/ 31 May 2019

Class fluidity ruled in ancient Zim 

The ruins of Great Zimbabwe reveal that the people who lived there used sophisticated technologies — and were essentially classless.
The ruins of Great Zimbabwe reveal that the people who lived there used sophisticated technologies — and were essentially classless. (Hermes Images/AGF/UIG via Getty Images)

A University of Cape Town professor has become the first African to be awarded one of the world’s most prestigious archaeology prizes for the second time.

Shadreck Chirikure won the Antiquity journal’s 2019 Antiquity prize for his paper titled Elites and Commoners at Great Zimbabwe: Archaeological and Ethnographic Insights on Social Power.

The paper challenged the idea that the site was divided between elites and commoners, instead concluding that people mixed much more freely than had been thought. It also concluded that “class was very fluid” among people who lived around Great Zimbabwe.

Chirikure, who heads the university’s archaeology department and is director of the Archaeological Materials Laboratory, said his win proves that the work done by African researchers about Africa is relevant and can compete on the world stage. This comes at a time when academia is under pressure to diversify and bring in different points of view.

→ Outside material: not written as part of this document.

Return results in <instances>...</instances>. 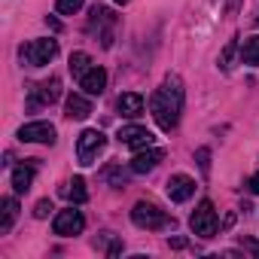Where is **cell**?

He was awarded the same prize in 2008 for his submission, with co-author Innocent Pikirayi, titled Inside and Outside the Dry Stone Walls: Revisiting the Material Culture of Great Zimbabwe.

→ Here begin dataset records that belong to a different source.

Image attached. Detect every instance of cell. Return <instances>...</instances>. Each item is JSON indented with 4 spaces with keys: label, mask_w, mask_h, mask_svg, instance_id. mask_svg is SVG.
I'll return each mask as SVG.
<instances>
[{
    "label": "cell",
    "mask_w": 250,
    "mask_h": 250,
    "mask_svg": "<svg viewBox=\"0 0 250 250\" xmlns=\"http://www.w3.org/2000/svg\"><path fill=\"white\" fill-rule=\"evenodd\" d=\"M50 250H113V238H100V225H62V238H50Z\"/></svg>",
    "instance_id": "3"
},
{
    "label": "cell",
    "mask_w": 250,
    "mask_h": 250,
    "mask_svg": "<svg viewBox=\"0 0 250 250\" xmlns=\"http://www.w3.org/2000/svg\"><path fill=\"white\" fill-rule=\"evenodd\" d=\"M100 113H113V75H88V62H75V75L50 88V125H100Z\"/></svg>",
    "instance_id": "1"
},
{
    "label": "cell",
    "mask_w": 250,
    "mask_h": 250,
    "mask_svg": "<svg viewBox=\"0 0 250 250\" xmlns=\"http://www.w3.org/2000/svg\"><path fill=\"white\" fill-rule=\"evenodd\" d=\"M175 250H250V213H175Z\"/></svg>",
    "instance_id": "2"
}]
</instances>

The Antiquity journal is owned by a registered charity, the Antiquity Trust, that promotes research and learning, and is based at the department of archaeology at Durham University in the United Kingdom. It is a peer-reviewed journal of archaeology that was founded in 1927.

In addition, Chirikure is one of 10 internationally recognised scholars in the humanities and social sciences who have been awarded a British Academy global professorship at Oxford University’s school of archaeology.

Speaking to the Mail & Guardian, Chirikure said the biggest challenge faced by African researchers — when they do research that is close to where they come from, and that speaks to African value and knowledge systems — is that their work is often “dismissed as not being relevant and strong … So when one does such work and it gets an award twice in a top global journal such as Antiquity, it shows that there is so much that is good in terms of the research that people from Africa are doing.”

Chirikure said growing up in Gutu village in southern Zimbabwe was a great influence on his archaeology. Thanks to this background, he uses his local knowledge, philosophy and insight to assist him with his research, and to help him understand what his ancestors were doing.

His 2018 paper looks at class and inequality in Great Zimbabwe between the years 1000 and 1700. It said that some of the excavations in areas of Great Zimbabwe, which were said to be occupied by commoners, yielded beads and gold and bronze objects, things that are traditionally associated with the elites.

It also found that: “Kings and members of their lineages also participated in mundane and technical activities such as hunting, farming and metalworking.”

This means there were no obvious divisions of labour at the dedicated spaces for metalworkers, weavers, stone masons and priests. Instead, the research found that people mixed and shared labour and “class was therefore very fluid”.

The layout of homes outside the main parts of Great Zimbabwe — where the elites lived — were similar.

The paper states: “While Great Zimbabwe was occupied by both elites and commoners, servants most probably lived with the ruling lineages and did not have their own distinct residential quarters. More research is required to refine our understanding of class and inequality at Great Zimbabwe, but it is clear that ‘elites’ and ‘commoners’ within this centre of power should not be oversimplified; they demonstrate complex temporal, spatial and material relationships.”

Chirikure said he will continue to analyse some of the technologies used by the people who lived at Great Zimbabwe and places such as Mapungubwe, on South Africa’s border with Zimbabwe and Botswana, that made their civilisations sustainable, in a hope to dispel misconceptions.

“[There is this] misconception that nothing was happening in Africa before colonisation, and yet we had people at Great Zimbabwe mining gold, processing it and also using it for their own purposes and exporting it to other places.

They were also involved in other technologies in areas such as agriculture.”